3. Natural Language Interface
Users interact through a conversational interface. Questions in natural language are translated into structured queries, relevant data is retrieved, and the AI explains the results clearly and concisely.
The Orchestrator Agent: Deciding What Data to Retrieve

A key component of the system is the orchestrator agent.
Instead of sending every question directly to a single model, the orchestrator:
- Analyzes the user’s question
- Classifies the intent (summary, comparison, anomaly detection, historical lookup)
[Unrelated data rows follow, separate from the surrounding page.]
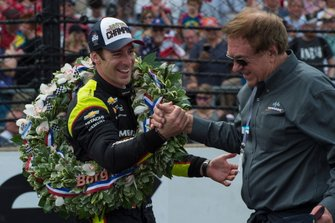 Simon Pagenaud, Team Penske Chevrolet, festeggia con lo sponsor John Menard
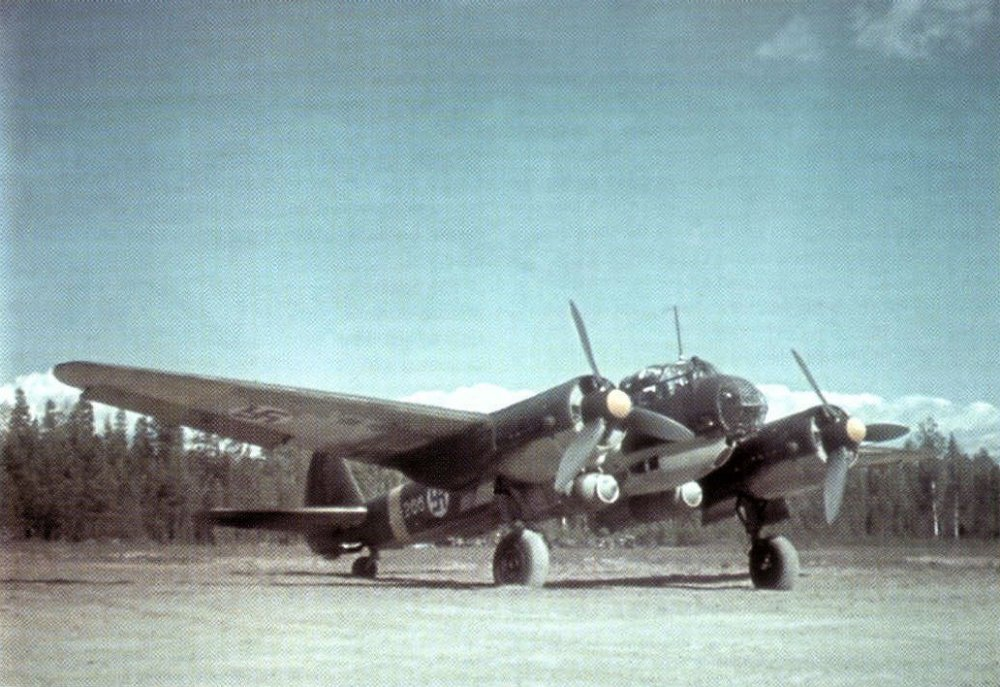 Color-photo-Junkers-Ju-88A-FAF-LeLv44-JK-256-Onttola-1944-01.jpg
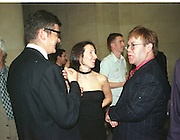 Jay Jopling, Sam taylor-Wood and Elton John. Turner prize private view. 27 October 1998.  Tate Gallery. © Copyright Photograph by Dafydd Jones 66 Stockwell Park Rd. London SW9 0DA Tel 020 7733 0108 www.dafjones.com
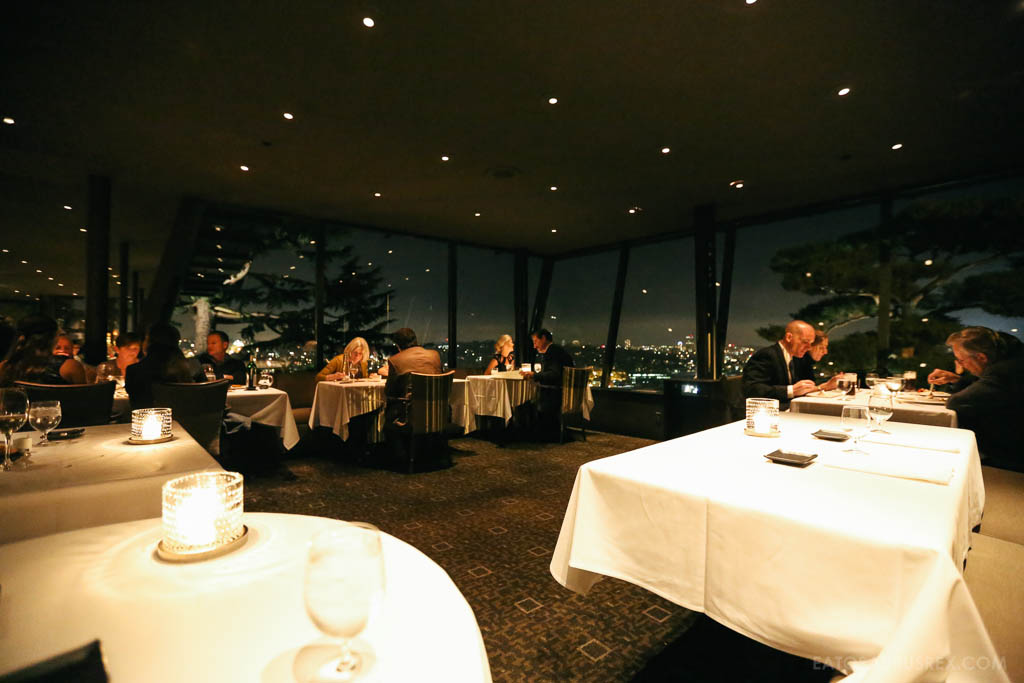 20131025_canlis-seattle_6611_dining-room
- Determines which dataset or Excel source is relevant
- Routes the request to the appropriate internal agent or data retrieval function
For example:
- A high-level summary triggers a different retrieval path than a detailed production comparison
- Operational questions are routed differently than compliance-related queries
- Daily production data is handled separately from historical archives
This architecture ensures accuracy, speed, and scalability as more datasets and use cases are added.
Why We Chose Anthropic Models
During development, we tested multiple large language models.
We observed a clear pattern: as questions became more complex, involving comparisons, constraints, or nuanced reasoning over structured data, Anthropic models performed more reliably.
Specifically, they showed:
- Better adherence to structured inputs
- Fewer hallucinations when reasoning over tabular data
- Stronger performance on multi-step analytical questions
- More consistent answers when combining retrieval and explanation
For simpler prompts, multiple models performed similarly. But for real operational questions — the ones that matter in production — Anthropic models consistently produced higher-quality results.
As a result, they became the primary reasoning layer in the system.
Multi-Chatbot Architecture
Cooke Chile required flexibility across teams and data domains.
Instead of deploying a single generic chatbot, we implemented multiple custom chatbots, each connected to specific datasets and business contexts. This allowed:
- Role-specific insights
- Cleaner and more relevant answers
- Better access control
- Faster team adoption
From the user’s perspective, the experience is simple: select a chatbot, ask a question, get an answer. Behind the scenes, each chatbot is backed by a carefully scoped data and orchestration layer.
Impact
The final system changed how teams interact with their data.
They can now:
- Get answers in seconds instead of minutes or hours
- Ask questions without opening spreadsheets
- Reduce reliance on Excel power users
- Make faster, more confident decisions
Most importantly, the system scales. As Excel files are updated or new ones added, the knowledge base refreshes automatically.
The Real Insight
This project reinforced a core principle we see repeatedly:
AI does not fail because of the model.
AI fails because the data is not prepared to be understood.
The real value lies in the data transformation and orchestration layers. The chatbot is simply the interface.
At EarlyShift AI, that is where we focus.